Let me put this into a historical context by quoting from two biologists who confronted the nature of biological variation. The first is Sewell Wright, who may be known to many of you. He was a distinguished evolutionary biologist who, following on from Darwin, talked about the nature of adaptation and in particular the notion of an adaptive landscape. Here is what Wright pointed out in the 1930s, which I think is very telling in terms of the story I want to paint today (Wright 1932). He says that the older writers on evolution were often staggered by the seeming necessity of accounting for the evolution of fine details. He then adds that structure is never inherited as such, but merely types of structure under particular conditions. Now, at the time Wright was discussing these matters, there were major revolutions afoot in genetics and molecular biology. If we fast-forward the story to today, here is an almost verbatim quote from Mark Kirschner, a systems biologist who makes very much the same point but takes it a little bit further and takes it in a direction that will hopefully have great appeal especially to the linguists in the audience who are interested in certain kinds of structural properties. In essence, Kirschner (Kirschner and Gerhart 2005) says that novelty in the organism's physiology, anatomy, or behavior arises mostly by the use of conserved processes in new combinations at different times, in different places and amounts, rather than by the invention of new processes. This is very much in line with some of the things that Gabby Dover says in his contribution here (see
Chapter 6
). Kirschner stresses that, in the 4–5 billion years of cellular life on Earth, there have been four core processes
leading to variation: rearrangement, repetition, magnification, and division. For those of you who have been tracking what has been happening in the minimalist program, you will see a kind of family resemblance to these four core processes.

The idea that I want to push today – a project that Noam and I have been working on a bit over the last year or so, but that I will take full responsibility for in terms of errors – is to invoke three principles that extend the minimalist program in linguistics to the mind and other domains of knowledge more generally.
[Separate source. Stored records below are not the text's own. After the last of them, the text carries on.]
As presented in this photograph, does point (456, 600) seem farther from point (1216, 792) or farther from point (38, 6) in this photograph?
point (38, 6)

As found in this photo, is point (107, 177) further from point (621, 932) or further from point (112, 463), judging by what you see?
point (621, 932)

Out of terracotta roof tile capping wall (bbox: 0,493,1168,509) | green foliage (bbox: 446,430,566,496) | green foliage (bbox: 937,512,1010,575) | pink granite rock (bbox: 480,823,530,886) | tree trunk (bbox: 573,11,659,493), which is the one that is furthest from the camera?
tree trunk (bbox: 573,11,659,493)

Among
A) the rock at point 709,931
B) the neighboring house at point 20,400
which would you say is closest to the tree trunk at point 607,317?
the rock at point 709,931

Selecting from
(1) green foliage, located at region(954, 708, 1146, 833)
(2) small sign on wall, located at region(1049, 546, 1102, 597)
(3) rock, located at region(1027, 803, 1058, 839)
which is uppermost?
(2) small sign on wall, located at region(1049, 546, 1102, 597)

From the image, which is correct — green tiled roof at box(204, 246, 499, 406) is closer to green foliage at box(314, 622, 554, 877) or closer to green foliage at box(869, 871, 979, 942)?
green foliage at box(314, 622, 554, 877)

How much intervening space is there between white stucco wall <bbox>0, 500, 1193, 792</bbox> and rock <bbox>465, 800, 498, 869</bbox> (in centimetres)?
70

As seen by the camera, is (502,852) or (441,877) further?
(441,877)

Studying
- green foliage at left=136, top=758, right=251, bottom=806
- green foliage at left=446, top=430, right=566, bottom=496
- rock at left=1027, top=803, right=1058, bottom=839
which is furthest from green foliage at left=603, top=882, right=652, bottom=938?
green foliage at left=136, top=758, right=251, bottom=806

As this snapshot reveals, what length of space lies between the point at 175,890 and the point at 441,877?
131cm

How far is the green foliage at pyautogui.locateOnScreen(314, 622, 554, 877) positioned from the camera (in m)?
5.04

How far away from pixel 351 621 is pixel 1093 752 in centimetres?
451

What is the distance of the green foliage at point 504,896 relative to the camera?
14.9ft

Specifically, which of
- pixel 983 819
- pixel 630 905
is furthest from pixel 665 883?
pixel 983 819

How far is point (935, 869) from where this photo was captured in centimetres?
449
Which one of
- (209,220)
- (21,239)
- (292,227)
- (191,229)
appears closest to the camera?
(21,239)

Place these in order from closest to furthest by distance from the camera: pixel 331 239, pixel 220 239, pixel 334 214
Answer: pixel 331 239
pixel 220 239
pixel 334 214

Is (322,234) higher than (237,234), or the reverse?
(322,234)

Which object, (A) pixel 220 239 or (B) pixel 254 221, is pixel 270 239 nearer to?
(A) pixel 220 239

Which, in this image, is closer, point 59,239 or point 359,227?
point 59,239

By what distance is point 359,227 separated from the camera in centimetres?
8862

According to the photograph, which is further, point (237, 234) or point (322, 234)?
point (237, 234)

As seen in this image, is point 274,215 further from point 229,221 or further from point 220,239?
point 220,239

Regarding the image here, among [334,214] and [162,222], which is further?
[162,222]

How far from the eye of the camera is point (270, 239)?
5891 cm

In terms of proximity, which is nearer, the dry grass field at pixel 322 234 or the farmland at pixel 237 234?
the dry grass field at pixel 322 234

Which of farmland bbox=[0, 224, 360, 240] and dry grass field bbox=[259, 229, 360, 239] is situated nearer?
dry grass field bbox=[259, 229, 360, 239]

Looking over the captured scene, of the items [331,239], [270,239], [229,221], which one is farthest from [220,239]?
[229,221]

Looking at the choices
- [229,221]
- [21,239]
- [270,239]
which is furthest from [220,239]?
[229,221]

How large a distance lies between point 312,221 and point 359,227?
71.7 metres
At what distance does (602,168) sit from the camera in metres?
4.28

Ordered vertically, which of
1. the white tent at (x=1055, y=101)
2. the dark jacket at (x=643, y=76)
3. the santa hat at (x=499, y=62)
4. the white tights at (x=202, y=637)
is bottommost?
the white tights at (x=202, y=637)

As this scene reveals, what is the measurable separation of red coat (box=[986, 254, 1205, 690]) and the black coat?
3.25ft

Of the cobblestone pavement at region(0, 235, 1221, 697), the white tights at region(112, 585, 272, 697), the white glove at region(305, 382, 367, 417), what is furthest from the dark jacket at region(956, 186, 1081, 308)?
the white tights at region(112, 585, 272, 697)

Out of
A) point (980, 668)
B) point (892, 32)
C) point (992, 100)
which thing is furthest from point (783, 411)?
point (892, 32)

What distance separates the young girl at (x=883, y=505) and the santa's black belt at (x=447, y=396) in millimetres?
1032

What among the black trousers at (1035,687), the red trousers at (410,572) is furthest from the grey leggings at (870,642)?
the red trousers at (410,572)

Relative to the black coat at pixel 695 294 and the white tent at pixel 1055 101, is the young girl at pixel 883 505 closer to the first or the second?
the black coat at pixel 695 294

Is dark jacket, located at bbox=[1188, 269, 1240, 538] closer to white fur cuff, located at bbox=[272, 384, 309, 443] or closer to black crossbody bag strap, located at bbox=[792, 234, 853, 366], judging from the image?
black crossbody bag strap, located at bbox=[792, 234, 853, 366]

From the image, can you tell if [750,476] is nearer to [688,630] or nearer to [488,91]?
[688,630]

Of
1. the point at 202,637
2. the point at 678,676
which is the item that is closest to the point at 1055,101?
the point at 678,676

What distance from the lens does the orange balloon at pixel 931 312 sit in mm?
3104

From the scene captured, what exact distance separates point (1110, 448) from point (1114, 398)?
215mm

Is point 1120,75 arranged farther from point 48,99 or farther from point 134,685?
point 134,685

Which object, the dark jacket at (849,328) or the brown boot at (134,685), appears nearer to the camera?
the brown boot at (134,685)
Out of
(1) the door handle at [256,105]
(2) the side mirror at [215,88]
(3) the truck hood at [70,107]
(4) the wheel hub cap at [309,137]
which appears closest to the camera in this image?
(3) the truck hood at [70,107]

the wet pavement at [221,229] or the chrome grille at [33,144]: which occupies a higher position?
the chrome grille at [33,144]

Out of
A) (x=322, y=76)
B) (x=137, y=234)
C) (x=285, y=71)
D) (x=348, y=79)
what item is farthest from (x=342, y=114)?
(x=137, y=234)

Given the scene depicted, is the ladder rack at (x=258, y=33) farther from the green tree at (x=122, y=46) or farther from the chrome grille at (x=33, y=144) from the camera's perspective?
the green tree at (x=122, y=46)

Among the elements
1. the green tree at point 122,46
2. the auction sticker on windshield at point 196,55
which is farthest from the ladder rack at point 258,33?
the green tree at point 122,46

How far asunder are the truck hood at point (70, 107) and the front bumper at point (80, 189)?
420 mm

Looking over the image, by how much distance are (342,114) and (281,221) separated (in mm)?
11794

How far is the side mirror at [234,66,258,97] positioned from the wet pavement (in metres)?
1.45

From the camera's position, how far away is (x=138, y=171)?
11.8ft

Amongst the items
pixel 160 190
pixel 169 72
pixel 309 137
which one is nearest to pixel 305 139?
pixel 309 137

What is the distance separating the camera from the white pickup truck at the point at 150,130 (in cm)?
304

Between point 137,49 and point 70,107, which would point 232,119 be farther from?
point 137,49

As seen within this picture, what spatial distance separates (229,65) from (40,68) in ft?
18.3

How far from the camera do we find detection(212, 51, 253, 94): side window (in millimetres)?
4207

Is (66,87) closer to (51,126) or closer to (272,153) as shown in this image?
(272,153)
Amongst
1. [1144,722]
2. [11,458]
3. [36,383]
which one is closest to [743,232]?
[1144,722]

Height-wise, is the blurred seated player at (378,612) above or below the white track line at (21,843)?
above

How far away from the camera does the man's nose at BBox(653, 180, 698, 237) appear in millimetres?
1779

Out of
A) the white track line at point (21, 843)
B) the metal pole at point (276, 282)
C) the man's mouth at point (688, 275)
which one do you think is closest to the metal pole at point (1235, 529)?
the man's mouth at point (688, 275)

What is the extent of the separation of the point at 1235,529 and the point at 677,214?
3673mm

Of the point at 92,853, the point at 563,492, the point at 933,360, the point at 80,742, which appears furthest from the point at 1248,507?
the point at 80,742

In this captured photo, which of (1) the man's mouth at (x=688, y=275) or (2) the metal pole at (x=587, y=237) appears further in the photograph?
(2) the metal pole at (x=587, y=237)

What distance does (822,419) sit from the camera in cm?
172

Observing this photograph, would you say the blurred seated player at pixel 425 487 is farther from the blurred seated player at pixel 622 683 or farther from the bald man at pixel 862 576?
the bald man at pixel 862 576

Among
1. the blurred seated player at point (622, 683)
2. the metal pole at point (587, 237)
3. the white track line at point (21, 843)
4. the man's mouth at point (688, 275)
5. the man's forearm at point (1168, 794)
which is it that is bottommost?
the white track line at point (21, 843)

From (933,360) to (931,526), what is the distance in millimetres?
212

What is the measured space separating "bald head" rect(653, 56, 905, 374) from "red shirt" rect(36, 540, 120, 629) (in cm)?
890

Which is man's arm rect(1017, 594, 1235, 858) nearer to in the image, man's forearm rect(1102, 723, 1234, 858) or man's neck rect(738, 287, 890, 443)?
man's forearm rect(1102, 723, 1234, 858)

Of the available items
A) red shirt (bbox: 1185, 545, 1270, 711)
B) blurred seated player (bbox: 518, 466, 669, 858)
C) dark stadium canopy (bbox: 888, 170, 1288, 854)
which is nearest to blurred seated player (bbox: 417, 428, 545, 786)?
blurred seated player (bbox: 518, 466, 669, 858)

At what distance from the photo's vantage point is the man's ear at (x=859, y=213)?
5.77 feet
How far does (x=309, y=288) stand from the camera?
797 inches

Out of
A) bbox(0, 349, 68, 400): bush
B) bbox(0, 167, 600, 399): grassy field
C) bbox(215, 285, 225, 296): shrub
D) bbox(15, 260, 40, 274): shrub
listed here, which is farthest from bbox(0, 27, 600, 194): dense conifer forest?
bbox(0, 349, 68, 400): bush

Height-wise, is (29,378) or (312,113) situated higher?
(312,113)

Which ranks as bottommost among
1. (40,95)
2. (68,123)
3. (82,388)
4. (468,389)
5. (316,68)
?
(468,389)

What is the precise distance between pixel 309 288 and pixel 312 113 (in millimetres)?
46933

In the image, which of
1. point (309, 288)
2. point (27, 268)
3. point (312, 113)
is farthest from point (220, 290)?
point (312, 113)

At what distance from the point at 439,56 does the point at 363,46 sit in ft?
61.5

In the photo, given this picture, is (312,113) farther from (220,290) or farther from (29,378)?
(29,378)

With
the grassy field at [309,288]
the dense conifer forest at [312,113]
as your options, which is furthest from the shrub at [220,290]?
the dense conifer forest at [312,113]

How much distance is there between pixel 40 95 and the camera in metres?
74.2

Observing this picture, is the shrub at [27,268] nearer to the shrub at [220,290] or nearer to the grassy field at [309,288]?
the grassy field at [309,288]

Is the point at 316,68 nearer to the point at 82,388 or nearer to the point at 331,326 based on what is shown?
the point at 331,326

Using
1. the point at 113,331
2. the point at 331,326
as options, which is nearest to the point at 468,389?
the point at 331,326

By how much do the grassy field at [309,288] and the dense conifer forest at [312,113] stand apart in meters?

The first is that any time we observe an open-ended, limitlessly expressive, powerful system, it will be based on a fixed set of principles or mechanisms for generating the observed variation – that is, some kind of generative, combinatorial system. Secondly, these generative mechanisms must in some sense interface with system-internal and -external processes, with nature potentially finding the optimal solution given the current conditions. This allows for lots of accidental variation that happened before, but I will talk specifically about how it allows solutions to the current conditions. And then lastly, each variant we observe will be determined by some kind of process of pruning, where the local experience tunes up the biologically given options.